I blame Hamish Brown. Years ago, when Hamish's Mountain Walk came out, Munrobaggers were a rare and ridiculed breed: bearded, bespectacled oddballs, trainspotters who got their ticks from cairns instead of railway platforms. Hamish broke that stereotype and the SMC guides, Muriel Grey, etc, rode the subsequent Munro wave. Nowadays, Munrobagging is mainstream. Normal, good looking people who deodorise bag Munros. Partly this is because of the improvement in the appearance and comfort of outdoor clothing. Largely it is because of the greater convenience and speed of modern cars and roads. But mainly it is because of the great increase in knowledge around the Munros, the landscape and process demystified, taken apart, analysed, and put back together again with an obvious path made from thousands of footfalls and magazines and popular websites (some with GPS tracks!) devoted to the subject. Munros mean £££s.
But if you want to write a book about the Munros, then I'm afraid you are too late to get in on a good thing at the ground floor. The golden age of expansion is over and only the glossiness of guidebooks remains to be improved.
So, given that the Munros are gone, what else remains? I thought that The Weekend Fix might hit a new readership gagging for fresh material about the Marilyns: but it seems that the Marilyns remain a niche interest, lacking in baggers, still awaiting their HM Brown or A Wainwright.

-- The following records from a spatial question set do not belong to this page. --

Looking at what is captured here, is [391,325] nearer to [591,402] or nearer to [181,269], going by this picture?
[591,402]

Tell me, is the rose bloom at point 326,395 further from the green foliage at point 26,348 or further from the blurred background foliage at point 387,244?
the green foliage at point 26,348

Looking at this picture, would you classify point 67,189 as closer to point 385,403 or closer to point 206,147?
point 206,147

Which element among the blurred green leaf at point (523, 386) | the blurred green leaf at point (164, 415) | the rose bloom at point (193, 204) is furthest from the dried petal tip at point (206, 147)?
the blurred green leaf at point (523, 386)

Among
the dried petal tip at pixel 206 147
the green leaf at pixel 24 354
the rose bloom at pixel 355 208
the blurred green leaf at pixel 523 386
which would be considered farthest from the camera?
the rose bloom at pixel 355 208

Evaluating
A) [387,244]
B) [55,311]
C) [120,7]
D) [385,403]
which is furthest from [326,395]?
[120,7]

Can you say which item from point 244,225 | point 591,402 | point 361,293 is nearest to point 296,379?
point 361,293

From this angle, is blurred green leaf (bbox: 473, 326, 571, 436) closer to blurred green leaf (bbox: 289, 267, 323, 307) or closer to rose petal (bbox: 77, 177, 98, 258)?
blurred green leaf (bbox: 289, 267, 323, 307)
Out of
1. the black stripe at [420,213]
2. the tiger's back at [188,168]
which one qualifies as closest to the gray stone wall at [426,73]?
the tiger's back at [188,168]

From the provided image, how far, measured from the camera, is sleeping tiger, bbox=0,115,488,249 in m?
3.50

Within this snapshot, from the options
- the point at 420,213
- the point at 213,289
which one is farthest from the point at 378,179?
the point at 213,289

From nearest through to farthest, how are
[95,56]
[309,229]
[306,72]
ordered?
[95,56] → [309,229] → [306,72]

I fell into conversation on this subject recently with a keen hillwalker who wants to write a book about her travels by bike from Glasgow to China. Well written travelogues are always in vogue, especially if she has some interesting pictures of foreign lands. But Bill Bryson apart, I can't think of any that are big sellers.

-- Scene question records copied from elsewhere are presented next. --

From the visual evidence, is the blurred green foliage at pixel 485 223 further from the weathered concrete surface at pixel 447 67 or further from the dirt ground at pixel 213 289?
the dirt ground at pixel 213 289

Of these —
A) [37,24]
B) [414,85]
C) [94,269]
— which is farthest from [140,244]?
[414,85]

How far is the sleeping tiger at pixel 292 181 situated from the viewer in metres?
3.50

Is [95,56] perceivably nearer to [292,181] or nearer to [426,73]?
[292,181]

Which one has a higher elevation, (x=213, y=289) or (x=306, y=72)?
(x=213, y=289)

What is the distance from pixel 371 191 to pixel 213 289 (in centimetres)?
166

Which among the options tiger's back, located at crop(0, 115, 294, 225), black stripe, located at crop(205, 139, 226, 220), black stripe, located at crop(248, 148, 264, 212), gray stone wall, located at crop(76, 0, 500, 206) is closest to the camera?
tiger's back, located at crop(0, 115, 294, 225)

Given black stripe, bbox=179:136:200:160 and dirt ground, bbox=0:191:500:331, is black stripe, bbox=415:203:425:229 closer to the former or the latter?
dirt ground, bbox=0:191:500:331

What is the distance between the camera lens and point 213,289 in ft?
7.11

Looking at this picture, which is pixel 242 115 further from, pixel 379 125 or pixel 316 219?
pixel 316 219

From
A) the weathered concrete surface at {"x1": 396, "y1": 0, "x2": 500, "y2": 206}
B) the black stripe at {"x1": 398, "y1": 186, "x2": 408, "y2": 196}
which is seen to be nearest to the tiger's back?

What was needed, another man announced, was for someone to write about the new Doing the Munros. But what would that be? I predicted that, with the likes of the Caledonian Canal being promoted as a canoe route, the varied and interesting coasts, and the rise in the number of experienced hillwalkers looking for a new challenge, that it would most likely be kayaking that takes off in the next few years. He, in contrast, reckoned that wild swimming was going to be the big up and coming thing, and the first person to write a proper guidebook to wild swimming spots in the Highlands would do well. (Mountain biking is already with us of course, but unless someone escapes the confines of the laid out trails like Glentress or Seven Stanes it is going to be pretty dull to read about.) So what do you reckon is going to be the new Doing the Munros? Canoeing? Swimming? Mountain biking? Something else??